Elle fut debout de bonne heure, cette délicieuse Flossie et se mit en campagne, intriguée par la visite fugitive. En son absence, Elvire, qui avait refusé de sortir, reçut, un peu avant midi, des mains d’un fournisseur des alentours, un petit dispositif des plus curieux qui consistait en un léger parachute de soie, supportant, en guise de nacelle, une enveloppe close, portant son adresse, alourdie par plusieurs épais cachets de cire. Et quand Elvire eût ouvert ce pli, elle n’en tira qu’une simple carte, sur laquelle était tracée, en traits massifs, la lettre A.
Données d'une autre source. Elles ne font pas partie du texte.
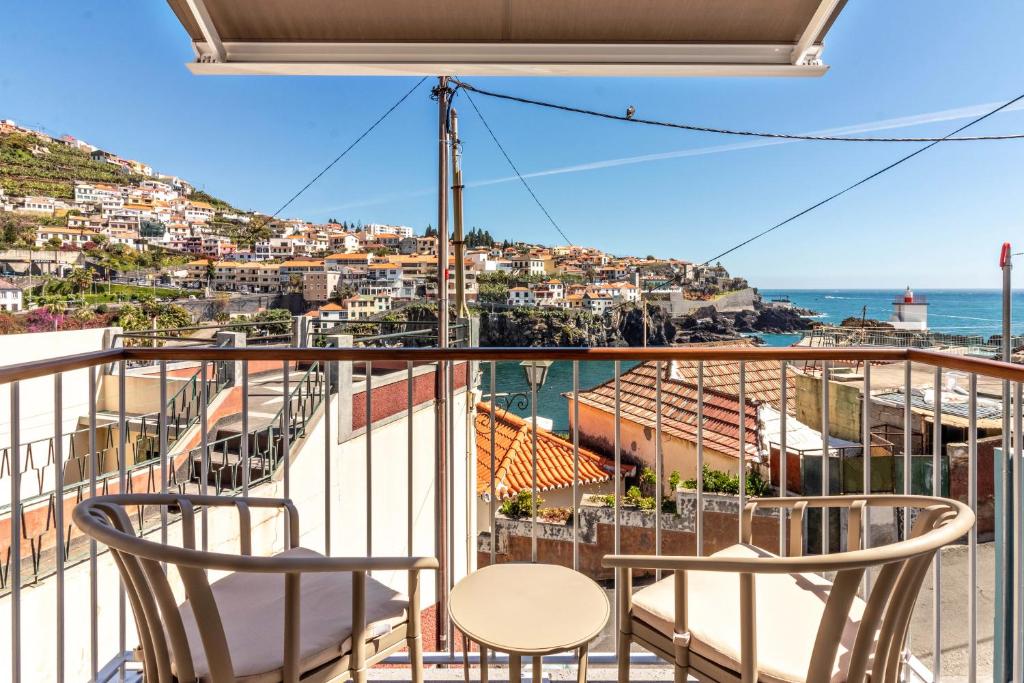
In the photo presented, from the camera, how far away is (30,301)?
1173 cm

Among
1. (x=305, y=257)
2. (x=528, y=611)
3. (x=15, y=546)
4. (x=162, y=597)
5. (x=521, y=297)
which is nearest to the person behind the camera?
(x=162, y=597)

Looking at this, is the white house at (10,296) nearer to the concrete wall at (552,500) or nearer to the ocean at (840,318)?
the ocean at (840,318)

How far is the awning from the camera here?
6.40 feet

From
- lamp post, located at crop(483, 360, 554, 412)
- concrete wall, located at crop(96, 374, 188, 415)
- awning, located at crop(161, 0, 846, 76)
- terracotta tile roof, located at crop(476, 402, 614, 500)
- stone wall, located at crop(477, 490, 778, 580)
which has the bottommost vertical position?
stone wall, located at crop(477, 490, 778, 580)

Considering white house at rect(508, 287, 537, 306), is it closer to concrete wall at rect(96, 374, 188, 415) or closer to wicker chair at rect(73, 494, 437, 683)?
concrete wall at rect(96, 374, 188, 415)

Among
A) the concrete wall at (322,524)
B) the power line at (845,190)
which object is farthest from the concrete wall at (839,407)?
the concrete wall at (322,524)

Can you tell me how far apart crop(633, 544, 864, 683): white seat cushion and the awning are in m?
1.86

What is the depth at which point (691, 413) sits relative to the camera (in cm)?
792

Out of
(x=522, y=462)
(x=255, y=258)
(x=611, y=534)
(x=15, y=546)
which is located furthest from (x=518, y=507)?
(x=255, y=258)

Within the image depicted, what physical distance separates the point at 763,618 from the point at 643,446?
8.18 meters

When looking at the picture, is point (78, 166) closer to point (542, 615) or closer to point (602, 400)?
point (602, 400)

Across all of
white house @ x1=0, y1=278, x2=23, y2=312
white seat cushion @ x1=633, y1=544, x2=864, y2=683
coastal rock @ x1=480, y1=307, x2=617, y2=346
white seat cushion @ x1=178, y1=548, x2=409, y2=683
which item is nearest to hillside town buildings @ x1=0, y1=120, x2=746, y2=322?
coastal rock @ x1=480, y1=307, x2=617, y2=346

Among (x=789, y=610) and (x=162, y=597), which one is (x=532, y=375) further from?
(x=162, y=597)

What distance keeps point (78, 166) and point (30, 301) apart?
22.2 feet
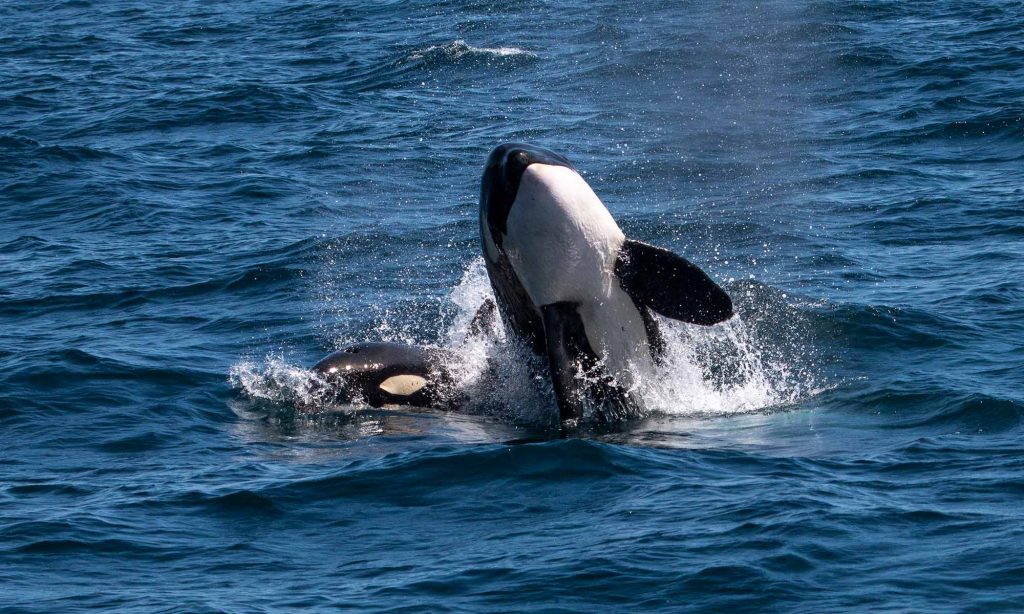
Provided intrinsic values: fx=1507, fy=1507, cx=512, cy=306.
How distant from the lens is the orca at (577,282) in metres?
15.2

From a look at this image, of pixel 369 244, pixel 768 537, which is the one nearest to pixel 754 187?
pixel 369 244

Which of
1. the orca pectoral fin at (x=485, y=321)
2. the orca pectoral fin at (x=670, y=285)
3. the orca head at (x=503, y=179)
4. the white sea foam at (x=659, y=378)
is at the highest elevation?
the orca head at (x=503, y=179)

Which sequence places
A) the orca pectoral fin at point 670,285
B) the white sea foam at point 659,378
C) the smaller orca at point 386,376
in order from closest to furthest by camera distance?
the orca pectoral fin at point 670,285 → the white sea foam at point 659,378 → the smaller orca at point 386,376

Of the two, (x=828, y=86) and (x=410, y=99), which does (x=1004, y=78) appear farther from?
(x=410, y=99)

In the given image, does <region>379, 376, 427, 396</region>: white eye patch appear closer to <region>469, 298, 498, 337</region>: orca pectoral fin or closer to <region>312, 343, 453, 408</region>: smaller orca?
<region>312, 343, 453, 408</region>: smaller orca

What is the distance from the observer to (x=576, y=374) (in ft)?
51.3

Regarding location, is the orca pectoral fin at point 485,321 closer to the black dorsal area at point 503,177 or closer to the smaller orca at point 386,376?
the smaller orca at point 386,376

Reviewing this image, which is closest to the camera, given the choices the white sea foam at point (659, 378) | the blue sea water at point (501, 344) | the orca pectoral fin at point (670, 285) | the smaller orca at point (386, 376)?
the blue sea water at point (501, 344)

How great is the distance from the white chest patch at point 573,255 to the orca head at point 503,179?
7cm

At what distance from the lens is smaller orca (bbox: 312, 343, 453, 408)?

Elle se demandait ce que signifiait cette nouvelle facétie, lorsque la bonne Noémi, revenant du marché, en rapporta deux parachutes absolument pareils au premier, ramassés sur la place par les commerçants arrivés de bonne heure. Leurs enveloppes livrèrent chacune une lettre majuscule : savoir un J et un E.

Et la farce continua. Successivement, Flossie qui était allée prendre l’air du Casino, exhiba, toujours dans une enveloppe où figurait la même adresse, suspendue au même parachute, un U ; le jardinier, dans un arbre, aperçut un peu plus tard, le même objet insolite qui révéla un O ; le facteur se chargea d’apporter encore un E… Bref, à la fin de cette journée mémorable, les habitants de la villa Cypris disposaient de neuf lettres majuscules qu’il ne fut pas nécessaire de manipuler bien longtemps pour former cette phrase éloquente ;

Je ous aime.

Seul le v manquait, emporté sans doute par un espiègle coup de vent.